As if this experience isn’t cool enough, Run with the Alpacas Camp is adding cutie alpacas to the equation. Just 17 miles from the national park, the 20-acre Alpaca Rescue non-profit offers 20 campsites for tents, van and truck campers, trailers, and RVs. Llamas, sheep, guinea hens, turkeys, and chickens keep the alpacas company. Sign up for a 1-hour tour to hand feed and get up-close-and-personal with them. And yes, you can volunteer here too. Visit during “cria season” from mid-June to the end of August to catch the baby alpacas!
10. Watchman Campground
Zion National Park, Utah
The Virgin River runs through the midst of a spectacular collection of canyons and red sandstone peaks at Zion National Park in southern Utah. Zion has an abundance of activities for everyone, from experienced backpacking hikers and climbers to those who enjoy walking and visiting museums.

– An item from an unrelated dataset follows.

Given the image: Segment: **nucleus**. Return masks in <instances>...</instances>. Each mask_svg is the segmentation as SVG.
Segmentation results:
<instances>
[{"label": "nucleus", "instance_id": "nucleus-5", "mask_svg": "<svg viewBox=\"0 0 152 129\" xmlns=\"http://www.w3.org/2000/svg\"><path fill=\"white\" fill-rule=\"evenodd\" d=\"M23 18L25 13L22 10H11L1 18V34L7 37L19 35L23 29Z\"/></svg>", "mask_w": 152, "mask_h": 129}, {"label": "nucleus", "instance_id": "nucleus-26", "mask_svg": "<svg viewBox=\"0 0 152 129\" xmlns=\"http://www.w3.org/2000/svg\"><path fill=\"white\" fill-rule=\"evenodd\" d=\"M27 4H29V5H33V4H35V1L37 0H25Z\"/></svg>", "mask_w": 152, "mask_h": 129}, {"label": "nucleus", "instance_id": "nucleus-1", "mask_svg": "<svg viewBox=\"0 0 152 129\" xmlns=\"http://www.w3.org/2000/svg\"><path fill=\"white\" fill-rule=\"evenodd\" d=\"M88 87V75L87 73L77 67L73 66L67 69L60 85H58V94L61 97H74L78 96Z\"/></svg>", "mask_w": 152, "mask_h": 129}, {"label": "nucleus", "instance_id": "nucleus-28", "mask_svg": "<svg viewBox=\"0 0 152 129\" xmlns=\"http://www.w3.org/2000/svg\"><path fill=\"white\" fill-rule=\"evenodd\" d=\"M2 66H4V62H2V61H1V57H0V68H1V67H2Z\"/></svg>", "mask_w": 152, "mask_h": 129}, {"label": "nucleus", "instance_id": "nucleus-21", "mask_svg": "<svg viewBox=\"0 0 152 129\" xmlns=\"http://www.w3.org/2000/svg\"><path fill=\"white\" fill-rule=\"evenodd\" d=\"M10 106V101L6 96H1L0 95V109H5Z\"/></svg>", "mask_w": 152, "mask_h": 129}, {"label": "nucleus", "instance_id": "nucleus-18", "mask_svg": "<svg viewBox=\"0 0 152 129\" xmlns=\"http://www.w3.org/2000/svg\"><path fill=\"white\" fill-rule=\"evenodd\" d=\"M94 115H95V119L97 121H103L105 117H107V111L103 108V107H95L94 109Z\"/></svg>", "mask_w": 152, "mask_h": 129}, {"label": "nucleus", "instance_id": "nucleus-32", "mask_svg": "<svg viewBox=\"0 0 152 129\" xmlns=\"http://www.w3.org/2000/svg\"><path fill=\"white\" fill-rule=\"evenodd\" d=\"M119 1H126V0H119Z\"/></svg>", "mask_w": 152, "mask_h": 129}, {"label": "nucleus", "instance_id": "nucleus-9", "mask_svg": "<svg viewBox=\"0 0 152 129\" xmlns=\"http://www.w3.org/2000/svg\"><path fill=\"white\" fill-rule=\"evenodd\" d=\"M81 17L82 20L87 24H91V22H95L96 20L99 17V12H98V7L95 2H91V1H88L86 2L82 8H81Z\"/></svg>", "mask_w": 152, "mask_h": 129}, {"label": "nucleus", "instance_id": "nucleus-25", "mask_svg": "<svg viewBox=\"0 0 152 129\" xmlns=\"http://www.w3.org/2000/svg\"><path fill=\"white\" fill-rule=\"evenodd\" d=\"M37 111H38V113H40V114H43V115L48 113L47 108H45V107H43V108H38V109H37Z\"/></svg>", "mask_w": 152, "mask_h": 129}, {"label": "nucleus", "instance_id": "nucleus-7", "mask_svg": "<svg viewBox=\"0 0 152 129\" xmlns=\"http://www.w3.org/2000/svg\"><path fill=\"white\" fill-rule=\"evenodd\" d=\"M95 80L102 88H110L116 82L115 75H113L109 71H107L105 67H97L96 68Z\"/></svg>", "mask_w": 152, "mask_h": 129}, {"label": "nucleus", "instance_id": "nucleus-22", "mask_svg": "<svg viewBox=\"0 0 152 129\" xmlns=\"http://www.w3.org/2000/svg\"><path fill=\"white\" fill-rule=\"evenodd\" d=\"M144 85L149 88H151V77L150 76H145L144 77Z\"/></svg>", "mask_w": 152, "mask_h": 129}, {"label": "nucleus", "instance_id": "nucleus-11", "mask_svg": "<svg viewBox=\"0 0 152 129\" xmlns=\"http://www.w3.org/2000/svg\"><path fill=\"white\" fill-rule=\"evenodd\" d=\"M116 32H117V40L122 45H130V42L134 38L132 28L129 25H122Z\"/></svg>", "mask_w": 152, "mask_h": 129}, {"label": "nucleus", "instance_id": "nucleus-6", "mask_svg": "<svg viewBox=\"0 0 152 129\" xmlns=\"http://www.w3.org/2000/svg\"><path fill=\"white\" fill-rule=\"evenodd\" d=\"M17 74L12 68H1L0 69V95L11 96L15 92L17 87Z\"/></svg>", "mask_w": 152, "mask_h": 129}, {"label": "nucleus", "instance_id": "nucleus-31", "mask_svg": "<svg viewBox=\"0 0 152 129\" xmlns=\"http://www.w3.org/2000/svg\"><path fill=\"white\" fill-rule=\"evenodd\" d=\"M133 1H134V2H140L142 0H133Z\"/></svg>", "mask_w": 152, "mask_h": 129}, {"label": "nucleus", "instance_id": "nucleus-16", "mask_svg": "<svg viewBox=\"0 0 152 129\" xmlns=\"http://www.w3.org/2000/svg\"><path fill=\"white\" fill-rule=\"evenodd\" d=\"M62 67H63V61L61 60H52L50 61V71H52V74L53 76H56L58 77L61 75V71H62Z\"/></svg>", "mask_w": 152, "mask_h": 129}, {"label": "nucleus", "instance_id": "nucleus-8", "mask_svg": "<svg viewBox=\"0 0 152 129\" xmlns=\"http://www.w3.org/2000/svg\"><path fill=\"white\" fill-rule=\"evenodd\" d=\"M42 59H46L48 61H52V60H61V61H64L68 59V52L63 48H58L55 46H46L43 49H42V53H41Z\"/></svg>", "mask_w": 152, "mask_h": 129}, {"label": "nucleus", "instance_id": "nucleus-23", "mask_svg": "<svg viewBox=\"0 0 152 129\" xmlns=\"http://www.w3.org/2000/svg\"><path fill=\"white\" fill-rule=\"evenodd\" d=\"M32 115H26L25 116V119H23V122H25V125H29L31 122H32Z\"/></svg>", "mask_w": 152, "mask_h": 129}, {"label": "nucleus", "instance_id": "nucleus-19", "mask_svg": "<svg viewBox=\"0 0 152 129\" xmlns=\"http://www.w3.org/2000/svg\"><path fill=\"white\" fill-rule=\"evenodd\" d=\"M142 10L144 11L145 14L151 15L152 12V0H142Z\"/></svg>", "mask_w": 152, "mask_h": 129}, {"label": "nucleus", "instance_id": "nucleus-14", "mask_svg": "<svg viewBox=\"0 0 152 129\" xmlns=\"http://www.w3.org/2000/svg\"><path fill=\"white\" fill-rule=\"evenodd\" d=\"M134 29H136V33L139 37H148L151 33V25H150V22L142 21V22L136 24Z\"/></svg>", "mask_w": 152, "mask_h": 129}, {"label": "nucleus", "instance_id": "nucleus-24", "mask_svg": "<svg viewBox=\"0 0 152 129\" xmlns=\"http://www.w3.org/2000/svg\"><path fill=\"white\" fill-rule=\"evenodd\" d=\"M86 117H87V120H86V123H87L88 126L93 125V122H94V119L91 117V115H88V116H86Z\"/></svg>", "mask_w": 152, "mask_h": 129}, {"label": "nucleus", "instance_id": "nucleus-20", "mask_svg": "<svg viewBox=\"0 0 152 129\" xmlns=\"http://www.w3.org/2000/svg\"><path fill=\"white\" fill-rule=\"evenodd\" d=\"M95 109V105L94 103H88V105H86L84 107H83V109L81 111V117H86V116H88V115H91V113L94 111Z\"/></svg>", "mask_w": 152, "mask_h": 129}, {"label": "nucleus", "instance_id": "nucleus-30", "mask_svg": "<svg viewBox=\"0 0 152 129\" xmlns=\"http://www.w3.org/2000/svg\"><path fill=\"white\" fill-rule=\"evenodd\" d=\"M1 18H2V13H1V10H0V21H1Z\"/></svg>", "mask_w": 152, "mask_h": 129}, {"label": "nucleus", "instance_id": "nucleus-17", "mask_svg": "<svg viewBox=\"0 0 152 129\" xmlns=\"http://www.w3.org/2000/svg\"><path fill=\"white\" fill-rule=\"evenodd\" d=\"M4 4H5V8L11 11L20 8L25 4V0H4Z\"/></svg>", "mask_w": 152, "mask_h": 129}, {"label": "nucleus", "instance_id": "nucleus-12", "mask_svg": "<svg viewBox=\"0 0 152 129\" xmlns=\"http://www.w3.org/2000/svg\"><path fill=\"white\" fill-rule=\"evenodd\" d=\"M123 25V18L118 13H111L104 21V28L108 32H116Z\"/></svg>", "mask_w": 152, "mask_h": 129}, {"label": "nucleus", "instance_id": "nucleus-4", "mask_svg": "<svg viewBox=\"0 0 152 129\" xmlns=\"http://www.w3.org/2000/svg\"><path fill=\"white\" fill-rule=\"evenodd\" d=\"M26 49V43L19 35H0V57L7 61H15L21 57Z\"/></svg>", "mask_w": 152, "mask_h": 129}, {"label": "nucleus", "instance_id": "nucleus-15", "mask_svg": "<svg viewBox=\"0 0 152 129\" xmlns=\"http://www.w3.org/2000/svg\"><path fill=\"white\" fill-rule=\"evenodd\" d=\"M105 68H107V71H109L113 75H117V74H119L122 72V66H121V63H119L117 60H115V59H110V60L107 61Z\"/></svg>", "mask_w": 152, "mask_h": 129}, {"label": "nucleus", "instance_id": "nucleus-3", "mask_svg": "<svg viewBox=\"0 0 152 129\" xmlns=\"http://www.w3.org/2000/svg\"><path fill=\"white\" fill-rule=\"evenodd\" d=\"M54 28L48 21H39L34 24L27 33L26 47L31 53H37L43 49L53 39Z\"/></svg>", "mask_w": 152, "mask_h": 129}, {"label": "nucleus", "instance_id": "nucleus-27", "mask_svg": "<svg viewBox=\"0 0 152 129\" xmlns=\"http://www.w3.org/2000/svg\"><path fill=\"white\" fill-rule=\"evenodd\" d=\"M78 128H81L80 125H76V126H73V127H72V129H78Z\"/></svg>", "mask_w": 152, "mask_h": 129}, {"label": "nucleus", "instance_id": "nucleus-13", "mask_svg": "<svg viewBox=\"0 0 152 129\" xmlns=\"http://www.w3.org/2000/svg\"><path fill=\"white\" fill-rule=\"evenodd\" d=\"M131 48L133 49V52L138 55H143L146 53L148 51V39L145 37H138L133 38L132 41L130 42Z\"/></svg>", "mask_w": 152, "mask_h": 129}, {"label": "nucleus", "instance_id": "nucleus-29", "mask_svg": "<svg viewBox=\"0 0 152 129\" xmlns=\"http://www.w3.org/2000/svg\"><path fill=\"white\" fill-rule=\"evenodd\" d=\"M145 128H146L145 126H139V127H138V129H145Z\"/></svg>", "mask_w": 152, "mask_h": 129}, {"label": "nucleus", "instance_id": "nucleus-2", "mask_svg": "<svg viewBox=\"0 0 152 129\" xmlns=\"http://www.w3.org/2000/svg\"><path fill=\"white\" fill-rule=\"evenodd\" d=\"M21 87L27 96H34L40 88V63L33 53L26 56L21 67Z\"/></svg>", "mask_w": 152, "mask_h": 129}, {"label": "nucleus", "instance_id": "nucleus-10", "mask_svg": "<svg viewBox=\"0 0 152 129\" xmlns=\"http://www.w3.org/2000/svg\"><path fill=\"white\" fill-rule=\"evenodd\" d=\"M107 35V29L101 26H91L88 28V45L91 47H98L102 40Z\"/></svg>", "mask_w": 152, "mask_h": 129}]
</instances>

After a day of hiking, head to Watchman Campground less than 5 miles from the park entrance. Featuring unreal views of Zion monoliths, insane sunsets, and wildlife encounters, this peaceful campground offers 179 sites for tents, van and truck campers, trailers, and RVs. Showers are not available, but real restrooms made of tile and granite are. Shuttles run daily to and from the park. Walk to Springdale to treat yourself to a cold one, grab some gear, and peruse shops filled with Native American antiques.